Wednesday, January 13, 2016

A Nose by any other Name


From The Wine Spectator:
"Traditionally, “bouquet” is used to describe a wine’s aromas when the wine has aged in bottle and has begun to exhibit  “secondary” notes ."

Am I smelling an aroma or a bouquet?   And does it really matter?  My answer is that, no, it really doesn't matter what you call the scent of the wine you are sniffing.

However, I think it helps to make the distinction between a young newly released wine and an aged wine.  It's all a matter of what your mind is looking for.  In younger wines the flurry of aromas are still a more separate experience.  

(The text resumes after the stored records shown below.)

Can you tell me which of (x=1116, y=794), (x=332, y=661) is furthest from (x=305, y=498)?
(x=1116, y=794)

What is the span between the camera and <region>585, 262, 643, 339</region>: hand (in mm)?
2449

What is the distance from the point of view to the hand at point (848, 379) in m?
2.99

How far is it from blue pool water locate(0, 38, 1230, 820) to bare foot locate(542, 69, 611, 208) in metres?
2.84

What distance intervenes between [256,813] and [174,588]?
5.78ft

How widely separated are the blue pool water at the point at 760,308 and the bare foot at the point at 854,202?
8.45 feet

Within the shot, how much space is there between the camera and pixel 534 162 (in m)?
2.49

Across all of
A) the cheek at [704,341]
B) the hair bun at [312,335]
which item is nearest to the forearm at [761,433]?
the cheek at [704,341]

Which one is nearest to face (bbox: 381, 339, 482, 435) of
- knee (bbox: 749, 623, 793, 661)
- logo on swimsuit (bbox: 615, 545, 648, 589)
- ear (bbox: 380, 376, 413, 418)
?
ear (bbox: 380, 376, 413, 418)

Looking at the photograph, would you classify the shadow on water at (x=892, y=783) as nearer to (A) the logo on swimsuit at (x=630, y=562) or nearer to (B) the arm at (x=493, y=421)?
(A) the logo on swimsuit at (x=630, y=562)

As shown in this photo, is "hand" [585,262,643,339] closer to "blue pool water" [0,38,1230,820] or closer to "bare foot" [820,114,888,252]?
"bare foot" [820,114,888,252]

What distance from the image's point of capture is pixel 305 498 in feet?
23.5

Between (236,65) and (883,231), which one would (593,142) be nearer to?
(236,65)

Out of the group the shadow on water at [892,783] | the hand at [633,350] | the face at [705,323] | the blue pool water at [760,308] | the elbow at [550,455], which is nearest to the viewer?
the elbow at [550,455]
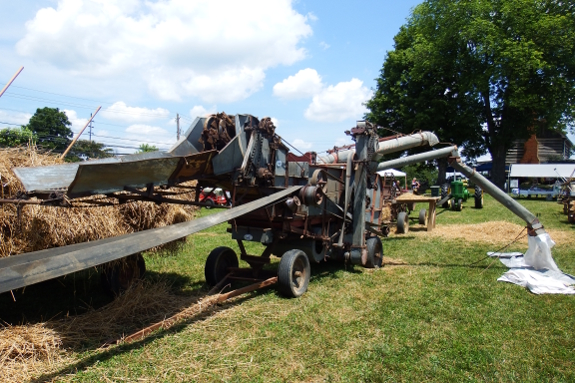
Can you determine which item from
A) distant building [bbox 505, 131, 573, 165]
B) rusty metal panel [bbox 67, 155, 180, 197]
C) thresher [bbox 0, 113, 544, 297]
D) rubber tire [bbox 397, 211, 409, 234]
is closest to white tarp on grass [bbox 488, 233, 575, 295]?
thresher [bbox 0, 113, 544, 297]

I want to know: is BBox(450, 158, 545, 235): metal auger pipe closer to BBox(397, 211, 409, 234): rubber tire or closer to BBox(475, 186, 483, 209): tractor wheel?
BBox(397, 211, 409, 234): rubber tire

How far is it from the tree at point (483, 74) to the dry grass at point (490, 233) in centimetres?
1676

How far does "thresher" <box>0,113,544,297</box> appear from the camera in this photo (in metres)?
4.18

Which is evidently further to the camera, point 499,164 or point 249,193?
point 499,164

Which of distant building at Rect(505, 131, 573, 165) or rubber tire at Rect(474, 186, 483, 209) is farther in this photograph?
distant building at Rect(505, 131, 573, 165)

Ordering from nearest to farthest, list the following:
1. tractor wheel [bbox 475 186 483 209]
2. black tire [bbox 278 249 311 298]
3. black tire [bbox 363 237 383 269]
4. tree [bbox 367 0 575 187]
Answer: black tire [bbox 278 249 311 298]
black tire [bbox 363 237 383 269]
tractor wheel [bbox 475 186 483 209]
tree [bbox 367 0 575 187]

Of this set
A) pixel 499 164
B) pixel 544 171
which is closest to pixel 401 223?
pixel 499 164

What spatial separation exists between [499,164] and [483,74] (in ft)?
23.0

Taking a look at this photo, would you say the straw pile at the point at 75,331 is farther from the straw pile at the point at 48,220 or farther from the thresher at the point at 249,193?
the thresher at the point at 249,193

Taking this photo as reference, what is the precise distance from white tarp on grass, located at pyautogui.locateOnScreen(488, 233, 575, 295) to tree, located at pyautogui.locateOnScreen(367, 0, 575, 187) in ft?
74.6

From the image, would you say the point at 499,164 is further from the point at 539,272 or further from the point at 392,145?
the point at 539,272

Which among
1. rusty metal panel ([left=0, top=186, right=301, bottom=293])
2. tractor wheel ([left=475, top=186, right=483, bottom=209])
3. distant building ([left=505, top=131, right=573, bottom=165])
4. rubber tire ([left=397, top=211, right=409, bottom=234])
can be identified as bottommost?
rubber tire ([left=397, top=211, right=409, bottom=234])

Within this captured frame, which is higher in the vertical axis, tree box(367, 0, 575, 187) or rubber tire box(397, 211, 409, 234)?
Result: tree box(367, 0, 575, 187)

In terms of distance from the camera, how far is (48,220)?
5461 millimetres
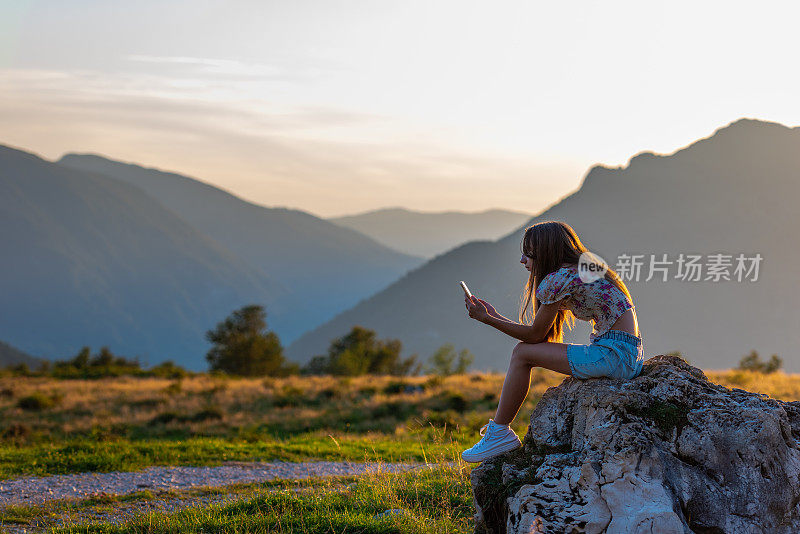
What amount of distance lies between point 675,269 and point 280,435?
468ft

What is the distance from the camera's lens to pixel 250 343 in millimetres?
48688

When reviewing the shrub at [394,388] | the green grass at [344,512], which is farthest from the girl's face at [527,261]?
the shrub at [394,388]

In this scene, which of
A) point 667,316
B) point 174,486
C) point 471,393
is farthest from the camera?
point 667,316

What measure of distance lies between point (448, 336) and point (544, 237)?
500 feet

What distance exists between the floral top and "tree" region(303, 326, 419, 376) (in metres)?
39.5

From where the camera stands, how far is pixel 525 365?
572 cm

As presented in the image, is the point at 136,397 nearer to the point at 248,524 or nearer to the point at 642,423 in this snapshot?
the point at 248,524

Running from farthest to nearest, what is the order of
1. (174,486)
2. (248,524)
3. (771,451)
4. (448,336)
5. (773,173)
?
1. (773,173)
2. (448,336)
3. (174,486)
4. (248,524)
5. (771,451)

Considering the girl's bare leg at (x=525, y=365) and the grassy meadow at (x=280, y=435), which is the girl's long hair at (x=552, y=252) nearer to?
the girl's bare leg at (x=525, y=365)

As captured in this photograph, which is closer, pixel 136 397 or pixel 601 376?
pixel 601 376

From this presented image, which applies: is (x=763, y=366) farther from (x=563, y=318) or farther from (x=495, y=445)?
(x=495, y=445)

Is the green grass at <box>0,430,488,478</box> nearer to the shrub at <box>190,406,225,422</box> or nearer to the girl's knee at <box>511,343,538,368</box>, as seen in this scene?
the girl's knee at <box>511,343,538,368</box>

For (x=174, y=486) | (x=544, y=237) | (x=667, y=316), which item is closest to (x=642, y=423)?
(x=544, y=237)

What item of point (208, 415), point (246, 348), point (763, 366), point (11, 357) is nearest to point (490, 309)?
point (208, 415)
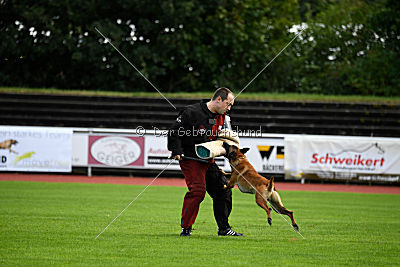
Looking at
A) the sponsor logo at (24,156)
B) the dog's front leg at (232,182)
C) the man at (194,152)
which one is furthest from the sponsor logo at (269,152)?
the dog's front leg at (232,182)

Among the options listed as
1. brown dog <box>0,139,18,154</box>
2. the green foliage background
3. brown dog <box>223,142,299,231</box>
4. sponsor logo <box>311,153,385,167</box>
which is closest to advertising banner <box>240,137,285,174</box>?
sponsor logo <box>311,153,385,167</box>

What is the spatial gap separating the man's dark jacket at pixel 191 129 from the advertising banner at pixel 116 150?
13.5 m

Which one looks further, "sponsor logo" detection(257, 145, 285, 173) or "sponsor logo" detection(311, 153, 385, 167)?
"sponsor logo" detection(257, 145, 285, 173)

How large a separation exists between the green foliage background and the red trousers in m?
25.8

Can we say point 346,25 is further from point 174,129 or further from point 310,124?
point 174,129

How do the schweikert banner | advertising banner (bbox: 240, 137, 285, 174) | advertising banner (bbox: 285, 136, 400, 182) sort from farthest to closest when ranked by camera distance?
1. the schweikert banner
2. advertising banner (bbox: 240, 137, 285, 174)
3. advertising banner (bbox: 285, 136, 400, 182)

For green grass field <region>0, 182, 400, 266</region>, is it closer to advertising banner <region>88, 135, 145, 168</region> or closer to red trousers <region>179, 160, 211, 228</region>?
red trousers <region>179, 160, 211, 228</region>

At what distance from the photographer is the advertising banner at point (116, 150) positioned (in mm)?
22375

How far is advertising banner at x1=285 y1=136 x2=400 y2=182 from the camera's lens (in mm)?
22062

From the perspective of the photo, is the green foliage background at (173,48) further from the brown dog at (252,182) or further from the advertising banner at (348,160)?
the brown dog at (252,182)

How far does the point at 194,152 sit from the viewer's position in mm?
8977

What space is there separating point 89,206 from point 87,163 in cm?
945

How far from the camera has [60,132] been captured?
891 inches

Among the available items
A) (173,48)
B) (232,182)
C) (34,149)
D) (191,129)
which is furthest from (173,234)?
(173,48)
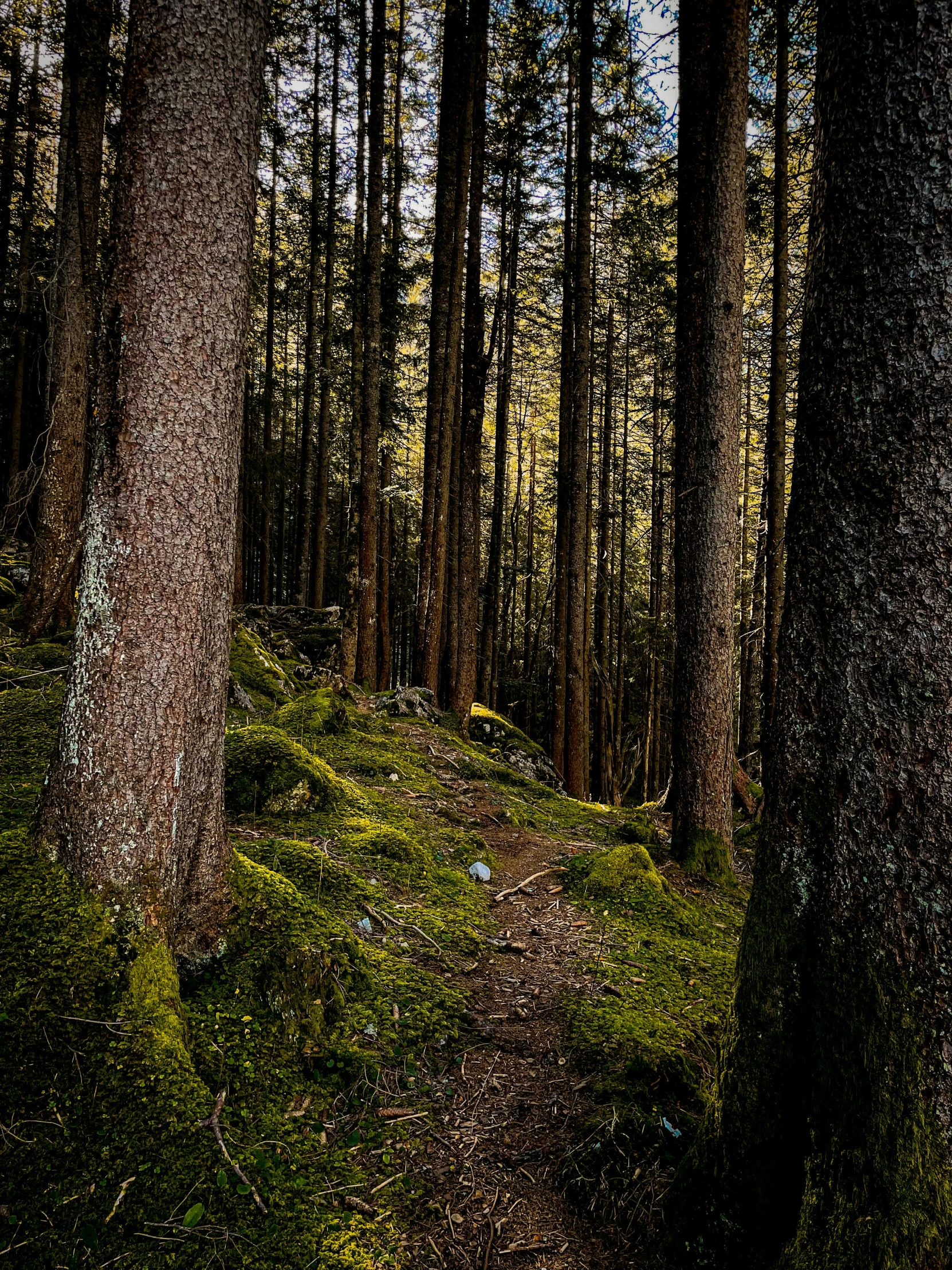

Let me put it this way, when someone brings in a bunch of flowers into a room, the air is full of separate smells from the individual stems.  Pull one flower from the bunch and you get an aroma.
Stick your nose into the bunch and you get a bouquet.  After time, the surrounding air melds all those separate smells into one beautiful vapor.  A similar event takes place in the wine bottle as it ages, all the separate smells meld into a delightful whole.

Practically speaking then for the wine taster, knowing the age of the wine allows you to look for different qualities of aromas in the wine.  Hence, when you have a thirty year old "Cab" you don't look for distinct separate aromas, you enjoy the "bouquet."